Does America Really Have a Doctor Shortage?

People frequently suggest that America is short of doctors, and if you've tried to make a primary care appointment recently in Boston or San Francisco, you might agree — as the scheduler explains that the first available appointment is two months away.

clinic schedule with every day fully booked

“We have one spot available in 2028.”

The institutions agree too: the AAMC projects a shortfall of up to 86,000 physicians by 2036, HRSA up to 187,000 by 2037.

A response is already moving through Congress: the Resident Physician Shortage Reduction Act would add 14,000 Medicare-funded residency slots over seven years — a multibillion-dollar expansion of physician training, backed by the AAMC, the AMA, and the hospital associations.

But packed clinic schedules in coastal cities might not mean what we think they mean.

The Boston problem

In AMN Healthcare's 2025 survey of physician appointment wait times, Boston had the longest average wait in the country: 65 days for a new patient appointment, against a survey average of 31 days.

Massachusetts also has more physicians per capita than any state in America — 485 per 100,000 against a national average of 304. It leads the states on direct-patient-care physicians too, at 371 per 100,000 against a national 255.

So . . . the place with the most doctors has the longest waits.

AMN then offers this as evidence of a doctor shortage. Which makes zero sense: if more doctors meant shorter waits, Boston would be the easiest place in America to make an appointment.

The pattern holds across all fourteen metros. When you plot each city's wait time against its supply of direct-patient-care physicians, the relationship a shortage would predict — more doctors, shorter waits — isn't there.

[Note: I left Washington, DC, the fifteenth metro AMN surveys, off the graph. DC is a city with no state of its own, and its physicians serve the whole region, not just DC residents. This inflates its per-capita density beyond any other metro.]

 
graph plotting wait times for an appointment by docs per population
 



If low supply drove the booking delays, the densest metros would have the shortest waits. Instead the points scatter with no slope — supply explains essentially none of the variation. Whatever is behind these waits, a raw shortage of doctors ain't it.

A wait time is a ratio

How long you have to wait for an appointment reflects a ratio: the number of people seeking appointments, divided by the number of appointment slots on offer.

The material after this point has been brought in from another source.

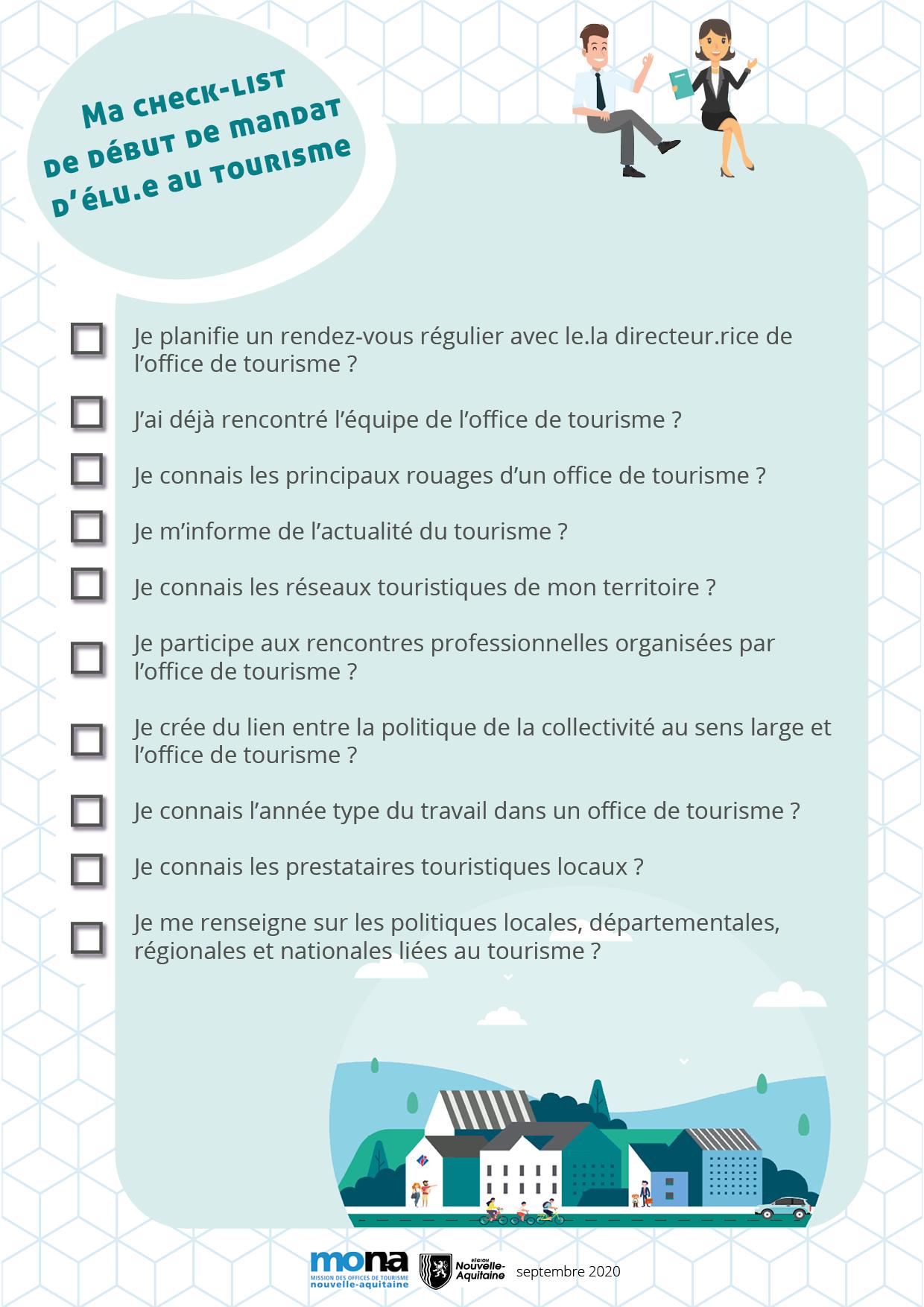 Check-list d'élu.e au tourisme pour bien démarrer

The numerator — people seeking appointments — depends on population, on how sick that population is, and on something the shortage debate ignores entirely: how many health tasks still require an appointment at all. Every task that moves to a chatbot, a wearable, a home test, or a DTC platform removes appointment-seekers from the numerator without anyone in a clinic noticing.

The denominator — available slots — is more complicated than "number of doctors." How many slots exist depends on several things:

  • How many clinicians are practicing (physicians, NPs, PAs)

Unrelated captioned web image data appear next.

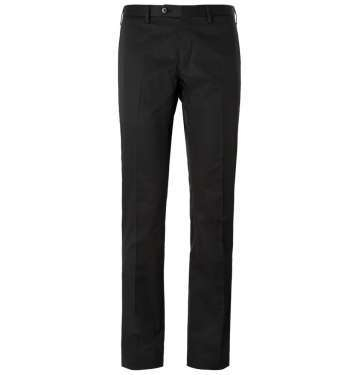 Bespoke Trousers | Trousers Meaning | A Trousers | Beige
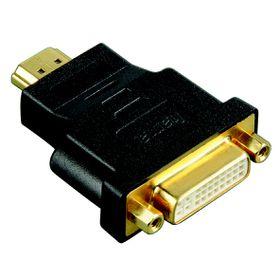 Hama HDMI Plug DVI Socket Gold-plated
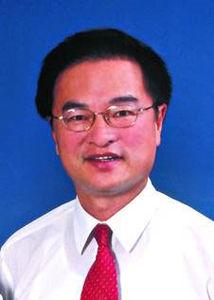 Gründer Stephen Wang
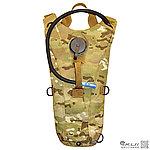 點一下即可放大預覽 -- 多地形迷彩~TRU-SPEC 整合式水袋背包(附 2.5 公升內胆,肩帶胸帶可調整)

  • How many hours each one works, and how many of those hours go to bookable visits rather than documentation, inbox messages, and prior authorizations

  • How many points of access exist, which depends on clinic openings, closings, and consolidation

  • How long each visit runs, since the same clinician-hours yield fewer slots when each patient takes longer — and as tech absorbs the simple visits, the ones left in the clinic are likely to be more complex

A long wait tells you the ratio is high. It tells you nothing about which term moved. That's the critical error in the doctor-shortage consensus: assuming the numerator (demand) is rising.

Busy clinics don't prove increasing demand

Every single time I mention demand migrating out of the healthcare system to a doctor in practice, they tell me "well, myclinic is packed."

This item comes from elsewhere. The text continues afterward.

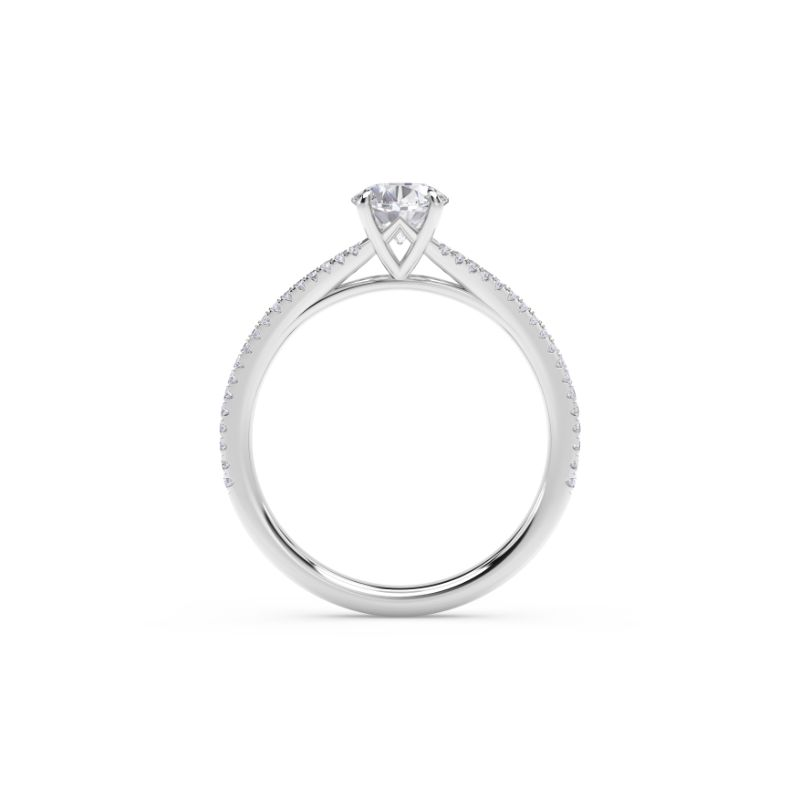 https://www.henrywilsonjewelers.com/upload/product/ER-1004_OV_P_Up.jpg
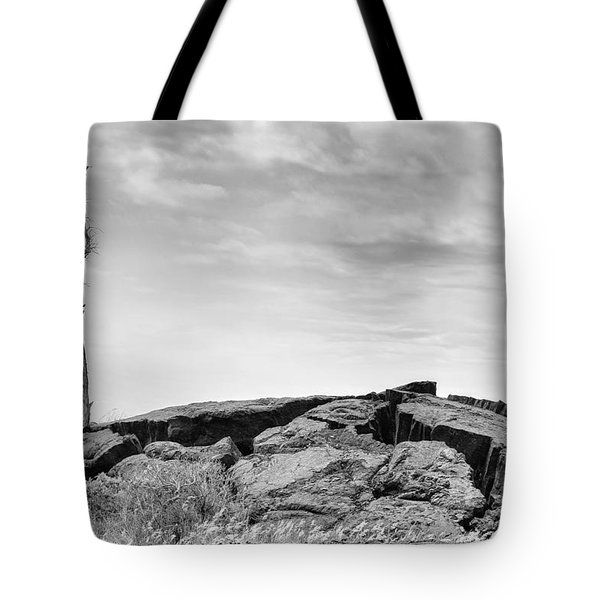 Tote Bag featuring the photograph Rise by Ryan Manuel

But busy clinics are not proof of high demand. Busy clinics happen whenever demand outpaces capacity, and that can happen whether demand is rising OR falling — because capacity can move, too.

Take two clinics with identical month-long waits. In the first, visit demand is falling — patients are handling more themselves, asking an app the questions they once booked a visit for — but clinical capacity is falling faster: retirements, burnout exits, reduced hours, closures, consolidation. Fewer doctors have to deal with a still-larger pool of patients — a shrinking restaurant district can still have lines out the door.

In the second, visit demand is rising with an aging population, and capacity is falling for the same reasons. Demand up, capacity down.

Both clinics are slammed. Both have a long wait. The waiting rooms look identical. And only the second is the demand-rising story my busy physician colleagues assume — along with the press, and the government, and the trade organizations. The busy clinic is evidence that demand currently exceeds capacity — nothing more. It cannot tell you which one moved, and so it cannot, by itself, support either my claim that demand is leaving OR the common claim that supply is insufficient.

Of course, genuine localized shortages can still exist in certain specialties or underserved areas. The discussion here concerns the national picture.

What the data show

The denominator: slots

Total physician supply is growing, not shrinking. The US had 1,032,365 active physicians in 2024 — 304 per 100,000 people, up from 278 per 100,000 in 2018. America has more doctors than ever — per capita and in absolute numbers.

Primary care supply is roughly flat per capita. The Milbank scorecard puts primary care physicians at about 67 per 100,000, down slightly over the past decade, with total primary care clinicians (including NPs and PAs) at 103.8 per 100,000 in 2022, also down slightly. A modest decline — not a collapse.

The access infrastructure is consolidating fast. Between 2018 and 2026, hospitals and corporate entities acquired 85,000 physician practices; the number of independently owned practices fell by 81,100, and only 18% of physicians now work in physician-owned practices. Acquisition isn't closure — but acquirers typically prune. In 2024 and 2025, corporate entities bought 8,000 more practices while growing the physician headcount inside them by less than 1% — prompting the Physicians Advocacy Institute, which tracks these acquisitions, to ask whether owners were shedding doctors after buying the practice.

The attempts to add capacity are failing. The retail entrants that promised new primary care slots are retreating. Walmart Health shut all 51 of its clinics; Walgreens' VillageMD closed about 160. The for-profit clinic, built to expand access, keeps proving hard to run at a profit. Each closure pours its panel into the remaining clinics' schedules.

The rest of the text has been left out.